_THE PROBLEM_: Exact transcription begins at the first line of the material below and ends with the line holding "David Bolyer"; pictures are skipped.

==================================================

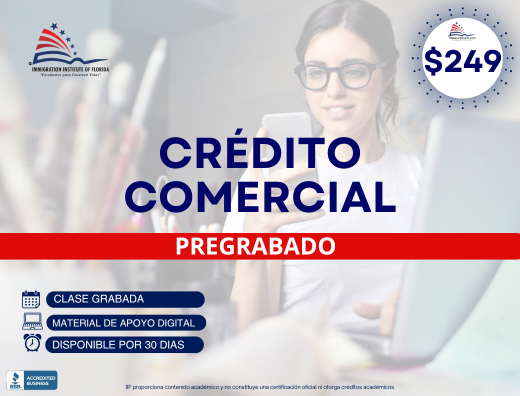 FORMATO WEB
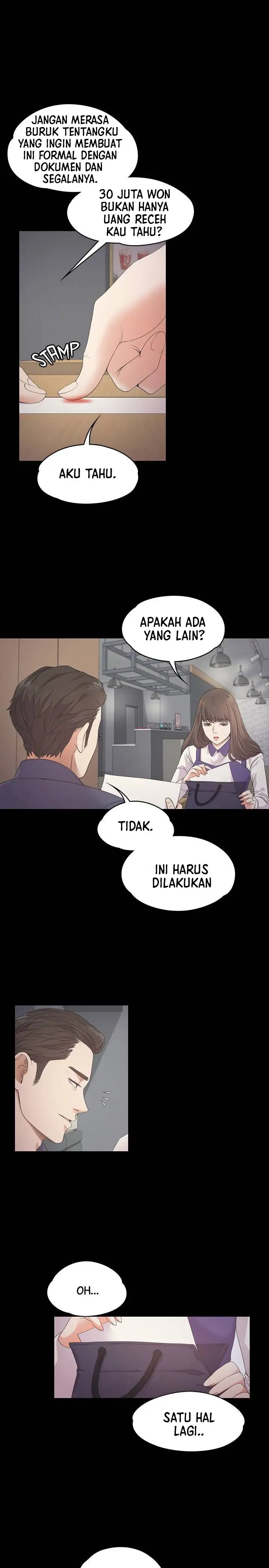 image-komik-gangnam-romance-chapter-25-2/26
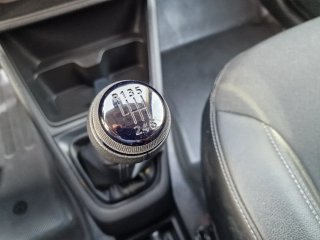 Renault Kangoo Express 1.5 dCI Blue 95CV 2024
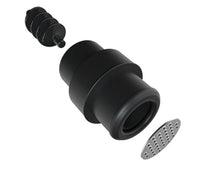 Load image into Gallery viewer, G Pen Elite II Vaporizer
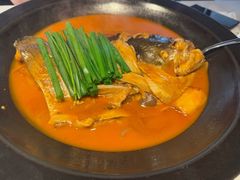 -拾久(朝阳公园店)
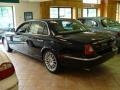 Ebony Black - XJ Vanden Plas Photo No. 4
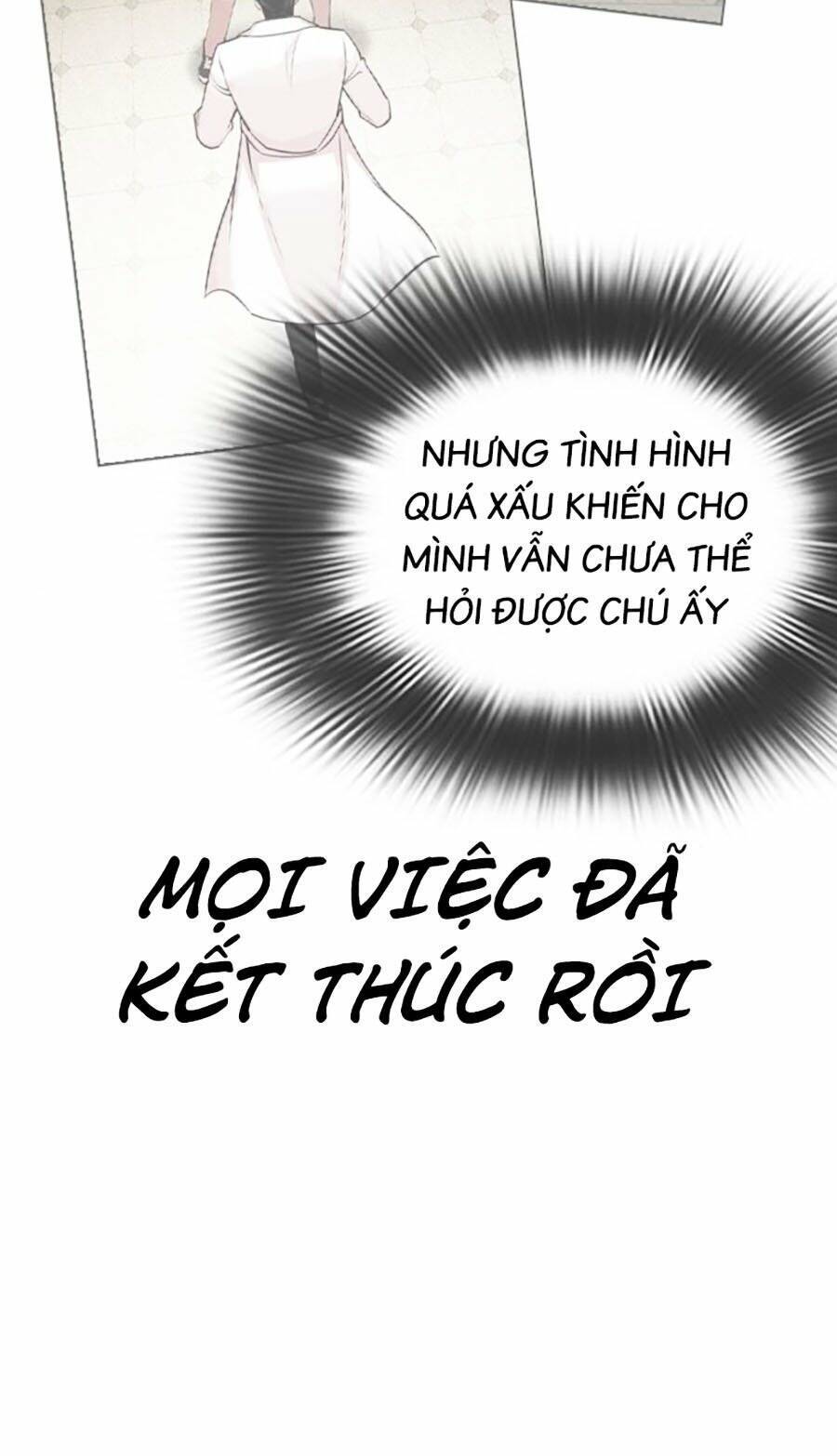 Hoán Đổi Diệu Kỳ Chapter 476 - 167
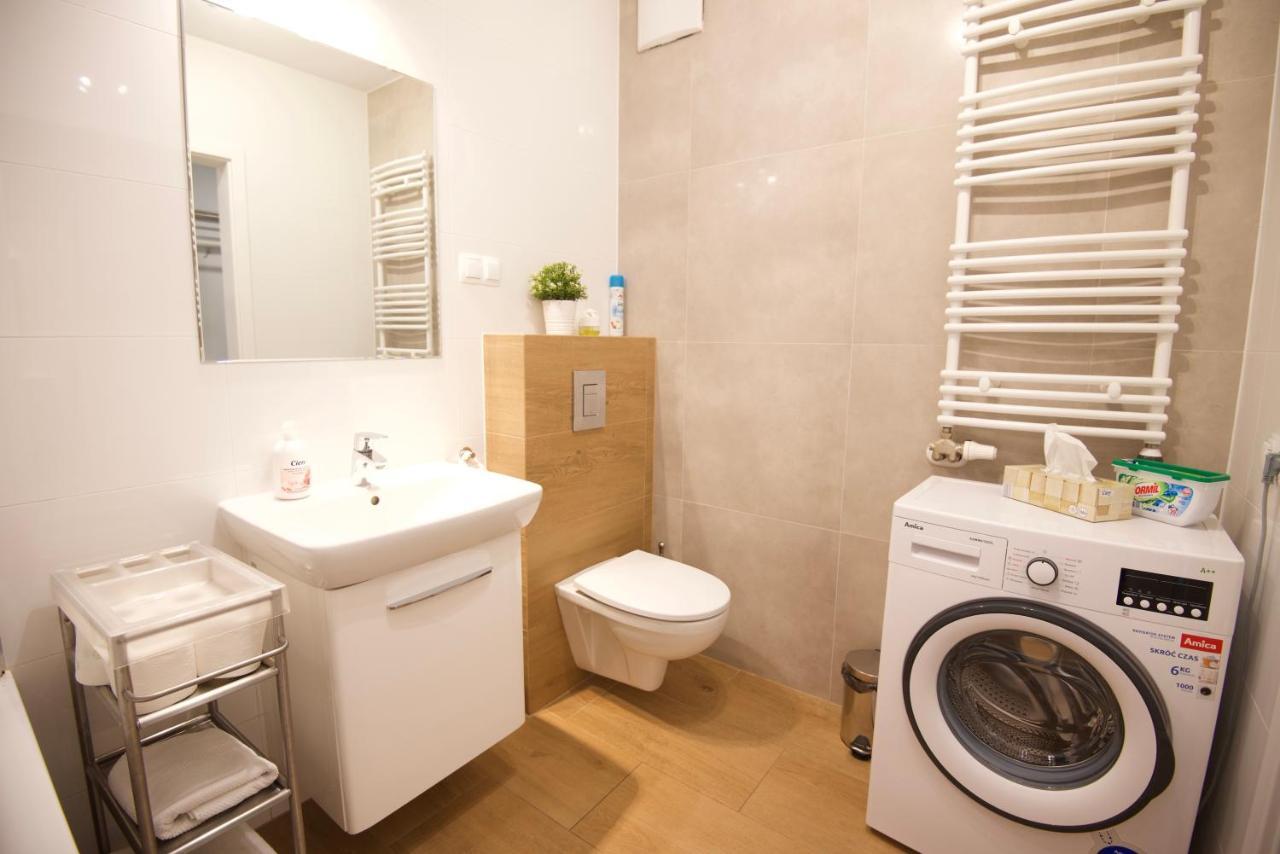 - Solna Studio&apartments *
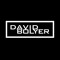 David Bolyer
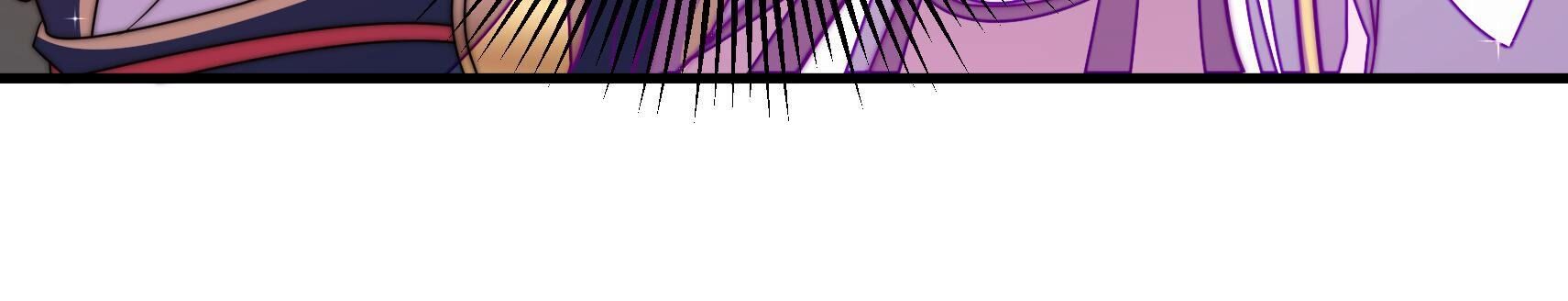 97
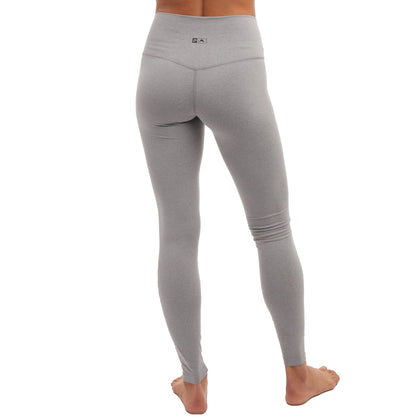 Ws Baja Ws Legging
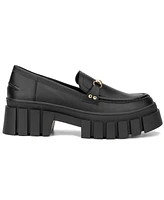 New York & Company Women's Seraphina Loafer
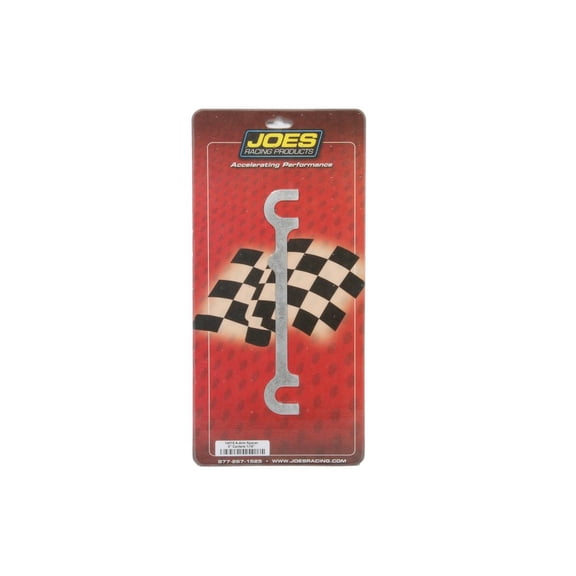 Joes Racing Products A-Arm Spacer 1/16 thick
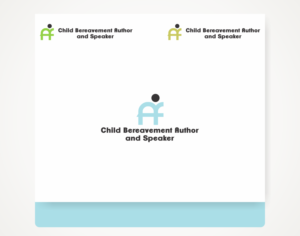 Diseño de Logo por Savana para este proyecto | Diseño: #14455522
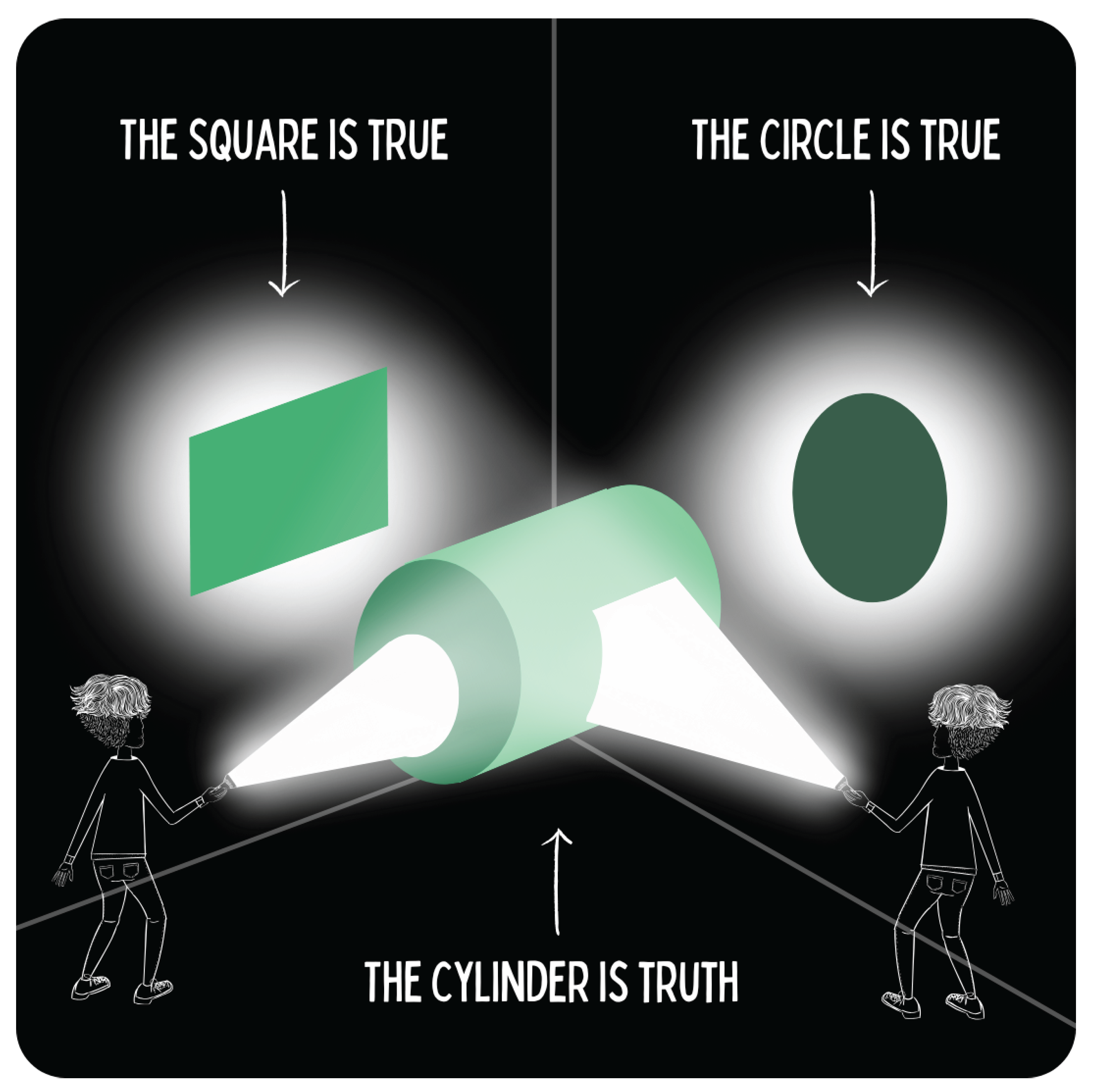 Preprints 180670 g027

==================================================

_FINISHED EXERCISE_:
 FORMATO WEB
 image-komik-gangnam-romance-chapter-25-2/26
 Renault Kangoo Express 1.5 dCI Blue 95CV 2024
 Load image into Gallery viewer, G Pen Elite II Vaporizer
 -拾久(朝阳公园店)
 Ebony Black - XJ Vanden Plas Photo No. 4
 Hoán Đổi Diệu Kỳ Chapter 476 - 167
 - Solna Studio&apartments *
 David Bolyer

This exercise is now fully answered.